In an interview with The Varsity, UTSC Vice-President & Principal Wisdom Tettey expressed that intentional inclusion is at the heart of the strategic plan. According to the plan, “This means embracing and promoting the enriching contributions that come from the diverse backgrounds, ways of knowing, ideas, perspectives, and experiences represented in our community.”
Tettey explained that the strategic plan is essentially a roadmap for the campus, and is able to realize institutional goals at the UTSC level.
The consultation process
The planning process started in November 2018 and involved consultation with over 1,100 community members from on and off of the campus, such as government representatives, alumni, community representatives, and campus partners. The consultations took place in many forms, including town halls, student engagement events, and online feedback.
Eight working groups were also created in the consultation process, each focused on a specific topic, such as “Indigenous Peoples and Truth and Reconciliation” and “Healthy Learning and Working Environments.”
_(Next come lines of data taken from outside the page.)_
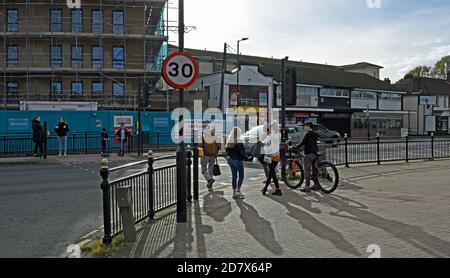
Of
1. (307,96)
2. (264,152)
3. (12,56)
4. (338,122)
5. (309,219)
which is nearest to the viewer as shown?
(309,219)

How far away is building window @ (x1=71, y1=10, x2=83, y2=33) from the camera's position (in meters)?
34.9

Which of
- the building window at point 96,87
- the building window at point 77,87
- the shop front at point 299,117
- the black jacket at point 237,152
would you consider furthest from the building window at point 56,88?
the black jacket at point 237,152

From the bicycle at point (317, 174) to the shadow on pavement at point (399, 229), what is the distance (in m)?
1.26

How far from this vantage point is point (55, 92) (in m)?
34.0

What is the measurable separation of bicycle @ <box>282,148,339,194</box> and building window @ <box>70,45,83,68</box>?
1120 inches

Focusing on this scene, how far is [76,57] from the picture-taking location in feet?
115

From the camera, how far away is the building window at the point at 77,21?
114ft

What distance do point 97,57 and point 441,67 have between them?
77.4 metres

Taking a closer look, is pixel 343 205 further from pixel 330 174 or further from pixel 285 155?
pixel 285 155

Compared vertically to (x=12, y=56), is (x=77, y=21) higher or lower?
higher

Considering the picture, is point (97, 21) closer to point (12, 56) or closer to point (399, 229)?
point (12, 56)

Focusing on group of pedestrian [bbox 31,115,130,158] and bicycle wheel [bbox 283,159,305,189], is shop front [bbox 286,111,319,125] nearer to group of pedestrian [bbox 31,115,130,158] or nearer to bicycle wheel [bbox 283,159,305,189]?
group of pedestrian [bbox 31,115,130,158]

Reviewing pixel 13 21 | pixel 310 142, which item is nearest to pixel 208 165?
pixel 310 142
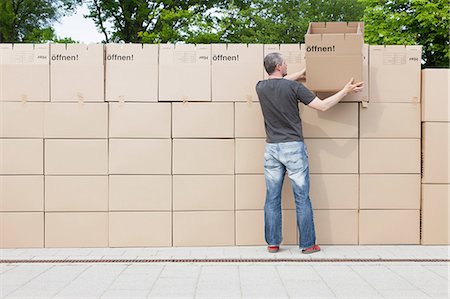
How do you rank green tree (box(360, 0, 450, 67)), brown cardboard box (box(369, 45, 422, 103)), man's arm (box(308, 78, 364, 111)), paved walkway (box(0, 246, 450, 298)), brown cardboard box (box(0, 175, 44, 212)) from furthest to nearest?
green tree (box(360, 0, 450, 67)) → brown cardboard box (box(369, 45, 422, 103)) → brown cardboard box (box(0, 175, 44, 212)) → man's arm (box(308, 78, 364, 111)) → paved walkway (box(0, 246, 450, 298))

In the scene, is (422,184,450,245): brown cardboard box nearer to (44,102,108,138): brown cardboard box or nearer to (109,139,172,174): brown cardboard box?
(109,139,172,174): brown cardboard box

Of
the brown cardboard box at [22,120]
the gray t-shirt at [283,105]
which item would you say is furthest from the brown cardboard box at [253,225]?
the brown cardboard box at [22,120]

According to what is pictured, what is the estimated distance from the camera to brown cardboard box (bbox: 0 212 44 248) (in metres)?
5.44

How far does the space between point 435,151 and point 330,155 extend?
109 centimetres

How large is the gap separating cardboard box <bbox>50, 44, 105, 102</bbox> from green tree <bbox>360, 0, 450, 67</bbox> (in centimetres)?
1995

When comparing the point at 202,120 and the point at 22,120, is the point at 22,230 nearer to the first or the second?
the point at 22,120

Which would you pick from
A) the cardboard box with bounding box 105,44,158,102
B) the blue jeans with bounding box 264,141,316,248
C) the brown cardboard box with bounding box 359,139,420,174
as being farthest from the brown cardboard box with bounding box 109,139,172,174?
the brown cardboard box with bounding box 359,139,420,174

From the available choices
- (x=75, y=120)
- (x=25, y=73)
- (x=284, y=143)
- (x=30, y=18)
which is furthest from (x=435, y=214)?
(x=30, y=18)

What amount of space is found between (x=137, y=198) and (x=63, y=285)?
1482 millimetres

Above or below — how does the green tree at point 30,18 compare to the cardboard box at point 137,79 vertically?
above

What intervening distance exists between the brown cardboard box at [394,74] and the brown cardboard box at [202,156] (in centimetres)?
162

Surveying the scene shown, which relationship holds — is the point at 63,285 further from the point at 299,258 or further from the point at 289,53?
the point at 289,53

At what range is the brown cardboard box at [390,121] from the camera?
18.2 ft

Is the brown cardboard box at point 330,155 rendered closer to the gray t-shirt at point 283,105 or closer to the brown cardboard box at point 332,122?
the brown cardboard box at point 332,122
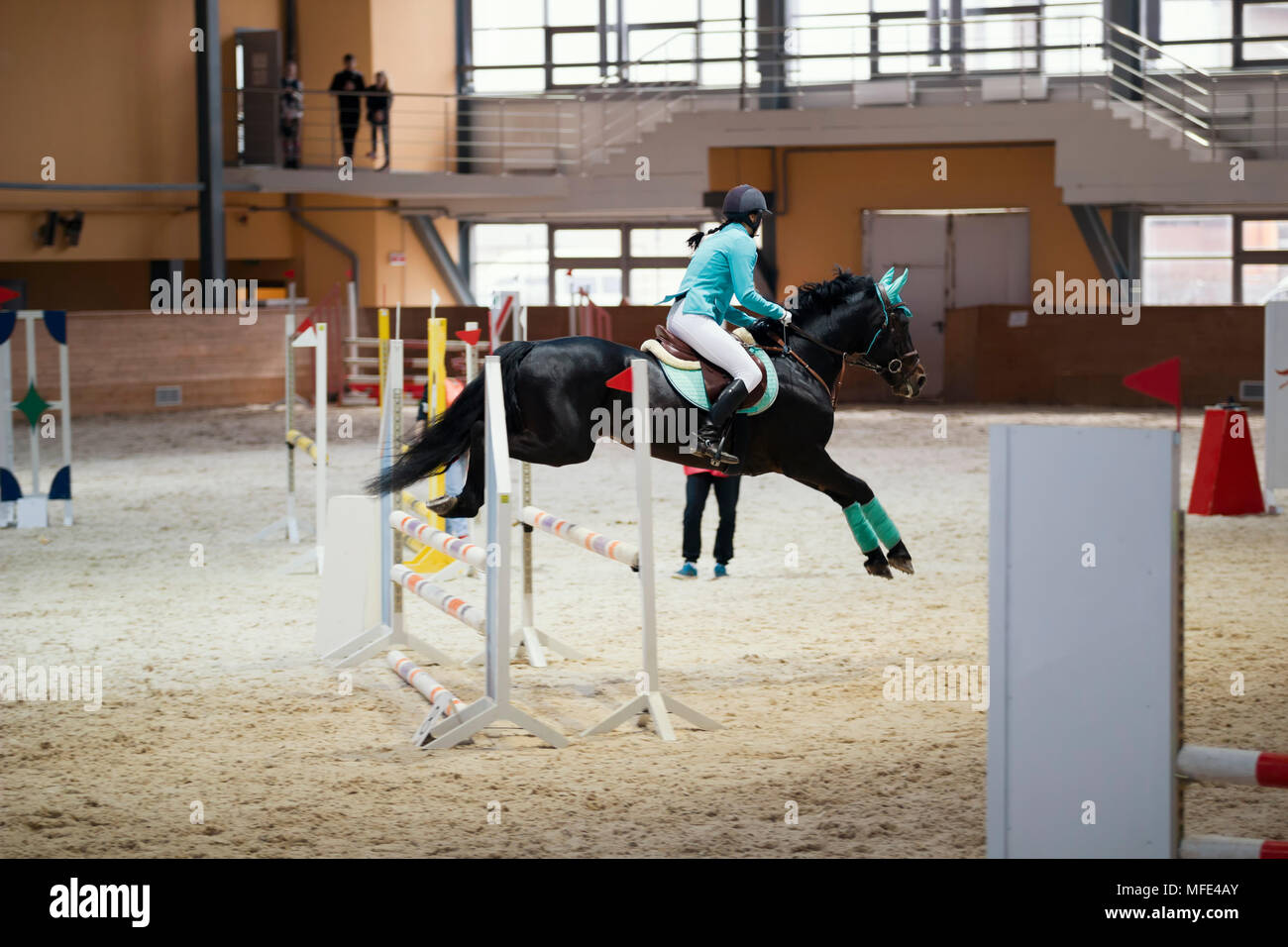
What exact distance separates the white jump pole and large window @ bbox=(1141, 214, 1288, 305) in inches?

Tettey told The Varsity that consultation allowed for engagement with the tri-campus community. His goal was for students to see themselves and their voices represented in the plan. Overall, he believes that the consultation process “was a great experience to go through… in a way that was truly inclusive.”
Goals of the strategic plan
For the plan’s first priority, a high-quality student experience, UTSC plans to expand residential and athletic facilities and provide more opportunities for student entrepreneurship.
Other priorities include scholarly prominence, intentional inclusion and relational accountability, and enduring local, national, and global partnerships. The fifth and final priority focuses on administrative capacity, and hopes to ensure financial transparency and create academic and operational plans that correspond to the overarching UTSC strategic plan.
Throughout all the priorities, there is an emphasis on settler-Indigenous reconciliation. Some specific goals for the next five years include creating Indigenous spaces and educating faculty, staff, and administrators on “Indigenous protocols, knowledge systems, and histories.”
Tettey added that, overall, this plan will make sure that the UTSC curriculum is inclusive, student-centred, and prepares students for the uncertain world. “We still have work to do,” he said, but noted the impact U of T has as “the most diverse [institution] in Canada.”
Editor’s Note (May 28, 3:41 pm): This article has been updated to clarify the wording around the plan and correct Tettey’s title.